Friday, November 15, 2013
Our Coping -- and Theirs
When someone asks how I am these days, I usually say OK, as if worried about reassuring them. (I’m less inclined to launch into a tale of woe than I was in the early months.) A more accurate answer would be, “I’m compartmentalizing” or “I’m coping.”
As hard as the first raw period of grief is, the later stage of re-entering “normal” life and switching constantly back and forth between mourning and functioning can be even more despairing and draining (see Dyregrov et al. 2010 After the Suicide). Bereavement trails us like a scent; we rarely feel fully present in the world we used to inhabit. This is true after any major loss but especially after the shock and devastation of suicide.
They say grief is a rollercoaster. Maybe so with its unpredictable twists and precipitous plunges. But instead of ups and downs, it’s more like plateauing numbs and downs. I’m glad for the moments of forgetting and do grant myself grief holidays, but I feel most alive when I give way to grief. In weeping, I feel closest to Noah and my loving self. In holding back because I have to function in the world, the grief only mounts and presses more insistently. Tears are a welcome, cleansing release that take me far out to sea. When each bout subsides, I am left to grope my way back to dry land and stumble around for a day or two till I find a way to calm.
Noah’s therapist said that he had poor coping skills and lacked the patience to make a plan to fight his depression and anxiety. I agree that my son had a choice as to how he dealt with his demons, especially in the early stages of his struggle. Somehow, I think it’s a mother’s job to impart coping skills and emotional intelligence--to instill confidence and resilience, along with sensitivity and self-awareness. Somehow, I failed in that task, if it was ever mine to pursue. Maybe I assumed too much and left too much unsaid to help Noah be ready to launch a life on his own. Along with whatever may have been happening biochemically, he was overwhelmed with the enormity of forging his path in life.
Another view of coping skills comes from the extraordinary suicide note of an 18-year-old girl in the book Dear Mallory by her mother, Lisa Richards (see my Resources page).
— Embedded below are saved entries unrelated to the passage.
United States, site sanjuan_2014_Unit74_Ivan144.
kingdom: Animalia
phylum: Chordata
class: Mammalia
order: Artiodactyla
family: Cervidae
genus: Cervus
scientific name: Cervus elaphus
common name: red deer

Even when she was having good days, Mallory wrote, “the pain I feel takes over every time. I’ve used coping skills--but I must be missing something because life shouldn’t just be something to cope with.” True words, spoken with the absolutism of the young that Mallory shared with Noah. Of course, life must be more than something to cope with—but those with more life experience know we have to cope with the hard parts in order to enjoy the gratifying parts. Of course, unless we know how it feels when the hard parts become excruciating, unrelenting pain over months or years, we can’t understand how young people like Mallory or Noah tried to cope as long as they could.
So now, they no longer need to cope while we mourners must muster every skill we have just to get through a day or a week. Are the people around you asking: How are you coping? Or as a friend put it, “How are you taking care of yourself?”